■ WORK REQUIRED: Rewrite the stretch of the records from the line containing "What amount of" through the end as a numbered list, leaving out blank lines.

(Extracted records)
>>>
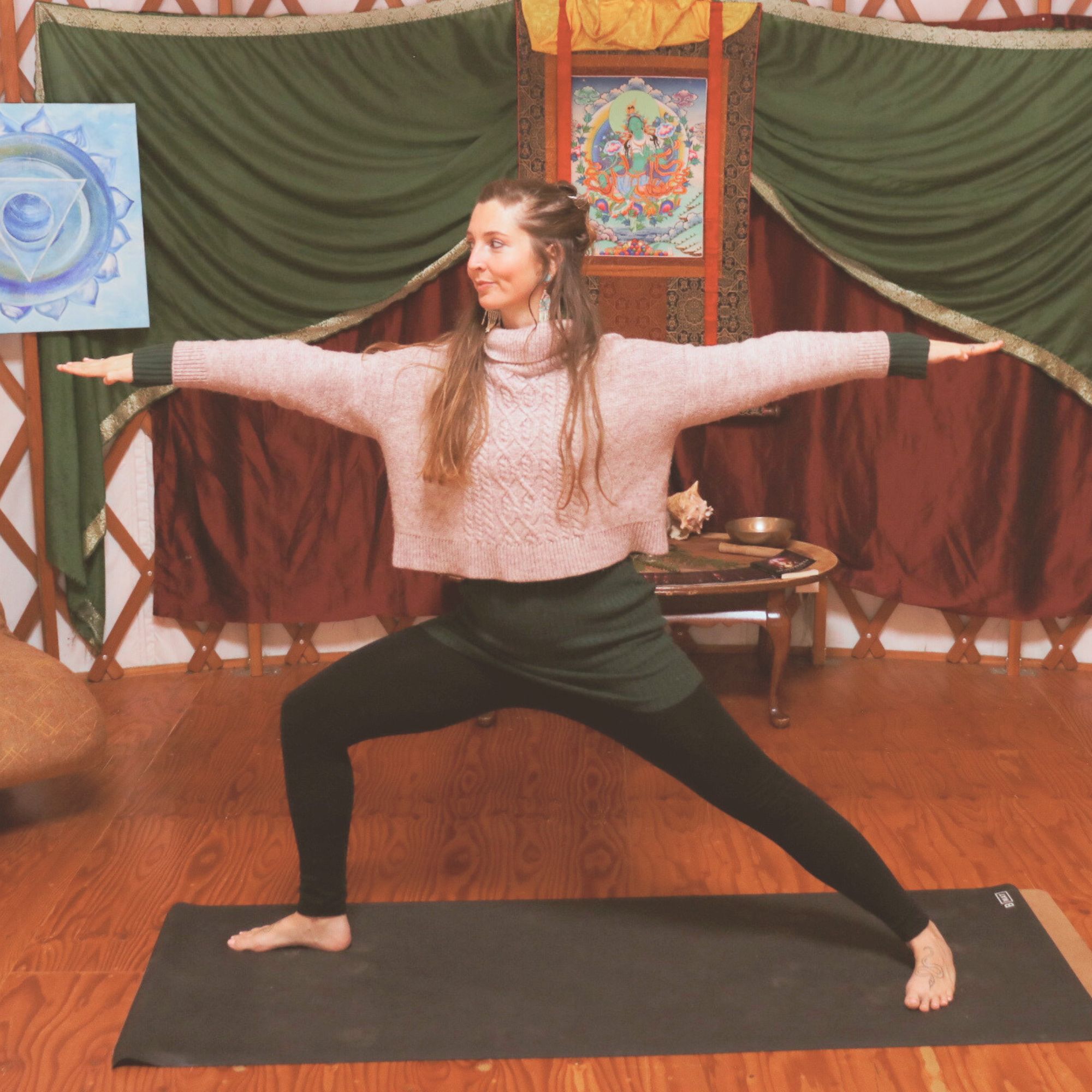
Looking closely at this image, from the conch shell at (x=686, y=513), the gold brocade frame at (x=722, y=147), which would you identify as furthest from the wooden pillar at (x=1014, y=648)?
the gold brocade frame at (x=722, y=147)

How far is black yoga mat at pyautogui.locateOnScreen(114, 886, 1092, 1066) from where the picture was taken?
76.0 inches

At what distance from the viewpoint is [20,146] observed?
11.2 feet

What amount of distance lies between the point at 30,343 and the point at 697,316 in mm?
1904

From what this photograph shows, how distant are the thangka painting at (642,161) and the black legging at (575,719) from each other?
1.91m

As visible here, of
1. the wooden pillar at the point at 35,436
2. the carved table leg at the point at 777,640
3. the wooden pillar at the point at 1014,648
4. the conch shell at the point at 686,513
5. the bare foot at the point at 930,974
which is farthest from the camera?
the wooden pillar at the point at 1014,648

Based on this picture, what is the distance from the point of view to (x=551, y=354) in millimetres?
1905

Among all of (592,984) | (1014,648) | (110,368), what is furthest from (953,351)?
(1014,648)

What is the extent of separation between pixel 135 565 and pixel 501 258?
228 cm

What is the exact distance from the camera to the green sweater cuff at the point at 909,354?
191cm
<<<
■ COMPLETE ANSWER:
1. What amount of distance lies between the point at 30,343 and the point at 697,316 in mm?
2. 1904
3. From what this photograph shows, how distant are the thangka painting at (642,161) and the black legging at (575,719) from each other?
4. 1.91m
5. As visible here, of
6. 1. the wooden pillar at the point at 35,436
7. 2. the carved table leg at the point at 777,640
8. 3. the wooden pillar at the point at 1014,648
9. 4. the conch shell at the point at 686,513
10. 5. the bare foot at the point at 930,974
11. which is farthest from the camera?
12. the wooden pillar at the point at 1014,648
13. Based on this picture, what is the distance from the point of view to (x=551, y=354) in millimetres?
14. 1905
15. Among all of (592,984) | (1014,648) | (110,368), what is furthest from (953,351)?
16. (1014,648)
17. What is the extent of separation between pixel 135 565 and pixel 501 258?
18. 228 cm
19. What is the exact distance from the camera to the green sweater cuff at the point at 909,354?
20. 191cm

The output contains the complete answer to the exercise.